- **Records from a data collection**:
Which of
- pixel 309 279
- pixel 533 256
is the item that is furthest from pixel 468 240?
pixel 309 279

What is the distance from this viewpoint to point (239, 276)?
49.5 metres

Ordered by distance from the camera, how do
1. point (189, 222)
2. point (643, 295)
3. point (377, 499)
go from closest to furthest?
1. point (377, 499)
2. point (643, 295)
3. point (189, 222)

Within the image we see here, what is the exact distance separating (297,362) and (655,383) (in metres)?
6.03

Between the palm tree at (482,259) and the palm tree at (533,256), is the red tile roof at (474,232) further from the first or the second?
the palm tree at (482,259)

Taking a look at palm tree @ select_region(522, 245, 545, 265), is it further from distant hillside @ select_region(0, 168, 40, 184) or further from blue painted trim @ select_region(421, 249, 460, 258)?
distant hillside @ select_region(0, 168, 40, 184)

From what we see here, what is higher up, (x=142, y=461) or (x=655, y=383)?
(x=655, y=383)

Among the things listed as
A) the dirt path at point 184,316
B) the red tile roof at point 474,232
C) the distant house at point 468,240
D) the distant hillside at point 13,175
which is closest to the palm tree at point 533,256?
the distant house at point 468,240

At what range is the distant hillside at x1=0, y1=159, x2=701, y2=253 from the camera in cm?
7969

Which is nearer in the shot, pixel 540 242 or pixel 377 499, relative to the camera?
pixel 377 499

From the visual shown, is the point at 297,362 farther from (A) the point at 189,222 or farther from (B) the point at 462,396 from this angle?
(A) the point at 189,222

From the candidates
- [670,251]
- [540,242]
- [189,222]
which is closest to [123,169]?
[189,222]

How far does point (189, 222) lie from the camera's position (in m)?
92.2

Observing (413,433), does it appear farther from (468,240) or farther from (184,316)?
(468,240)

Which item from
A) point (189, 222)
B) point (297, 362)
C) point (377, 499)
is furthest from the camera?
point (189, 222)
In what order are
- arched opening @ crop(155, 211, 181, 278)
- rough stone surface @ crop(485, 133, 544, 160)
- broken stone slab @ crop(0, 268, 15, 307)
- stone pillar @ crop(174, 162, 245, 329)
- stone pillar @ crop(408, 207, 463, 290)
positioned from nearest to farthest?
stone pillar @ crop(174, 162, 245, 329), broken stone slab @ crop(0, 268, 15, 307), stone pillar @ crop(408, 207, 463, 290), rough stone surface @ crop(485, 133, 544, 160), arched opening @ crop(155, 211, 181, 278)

- **DESCRIPTION OF THE TASK**: Please retype the records from the line that contains "From the visual" through the final line of the records, including both of those lines.

- **RESULT OF THE TASK**:
From the visual shown, is the point at 297,362 farther from (A) the point at 189,222 or farther from (B) the point at 462,396 from this angle?
(A) the point at 189,222

From the candidates
- [670,251]
- [540,242]
- [189,222]
which is closest to [123,169]?
[189,222]

How far does point (189, 222) lie from the camera's position (in m)?
92.2

Observing (413,433), does it appear farther from (468,240) or farther from (184,316)?
(468,240)

Which item from
A) point (189, 222)
B) point (297, 362)
C) point (377, 499)
is furthest from the camera?
point (189, 222)
In what order are
- arched opening @ crop(155, 211, 181, 278)
- rough stone surface @ crop(485, 133, 544, 160)
- broken stone slab @ crop(0, 268, 15, 307)
- stone pillar @ crop(174, 162, 245, 329)
- stone pillar @ crop(408, 207, 463, 290)
positioned from nearest to farthest?
stone pillar @ crop(174, 162, 245, 329), broken stone slab @ crop(0, 268, 15, 307), stone pillar @ crop(408, 207, 463, 290), rough stone surface @ crop(485, 133, 544, 160), arched opening @ crop(155, 211, 181, 278)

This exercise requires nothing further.